_EXPLORE THE MATERIAL_
**1.** According to the blog post about crying it out, what does Lion have a hard time doing?
**2.** Return the part of the blog post that runs from "Crying it out" to "when I call!", copied word for word.

-------- PASSAGE TO READ --------

Wednesday, July 8, 2009

Crying it out

Psalm 102:1 Hear my prayer, O LORD;let my cry come to you! 2 Do not hide your face from me
in the day of my distress!
Incline your ear to me;
answer me speedily in the day when I call!

This psalm is described as a prayer of one afflicted when he is faint and pours his heart out to the Lord. This psalmist has hit rock bottom. This psalmist if pouring out his heart to God to hear God's voice, to see His face, and to receive rescuing.

It seems that God is revealing to me His Fatherly heart. I've been learning a lot about God through His scripture describing His parenting style. First, let me start with describing what I do with Lion as a parent. He has a hard time falling asleep on his own. Now there are two approaches...either soothe the baby when he is crying, or let him cry it out. There are times I try to soothe Lion, but he is still crying. Therefore, all I can do during those times is let him cry it out. It is a painful thing for both of us to go through. I hate hearing him cry. Also, sometimes I am watching him where he can't see me and I see him looking for me and just bawling. It makes me feel like a horrible mother, but Lion is just that type of baby. I've realized that I was inconsistent with him. Sometimes I'd soothe and sometimes I would let him cry it out. Lion didn't know what to do and I think it prolonged his needing to cry it out. Now, he is starting to change. He no longer cries and cries. He knows he's ok. If he really needs something, then he keeps on about it, but overall, he is learning that I'm not far from him and he needs to fall asleep on his own. It makes me realize that God is always near. This psalmist is crying out and God knows exactly what he needs and when he needs it. So, should I cry to God or just wait for His timing. I need to do both. More importantly, I can know that God loves me and doesn't want me to keep crying and crying and that He is keeping a close watch on me and knows what I need.

Heavenly Father, I know that I sometimes demand things of You that You know I do not need. Please forgive me. Lord, I pray that when I cry out to You, I rest in knowing that You have heard me and are already anticipating my needs. May I be patient in waiting upon You. Please continue to transform me by the power of Your Holy Spirit. Lord Jesus, I love You. Make me into the person You want me to be. In the name of Jesus Christ I pray, Amen.

-------- INFORMATION SHOWN --------

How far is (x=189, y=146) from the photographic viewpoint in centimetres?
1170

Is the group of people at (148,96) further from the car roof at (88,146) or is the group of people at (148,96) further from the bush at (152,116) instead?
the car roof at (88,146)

--------

_OUTPUTS BY TASK_
**1.** Falling asleep on his own.

**2.**
Crying it out

Psalm 102:1 Hear my prayer, O LORD;let my cry come to you! 2 Do not hide your face from me
in the day of my distress!
Incline your ear to me;
answer me speedily in the day when I call!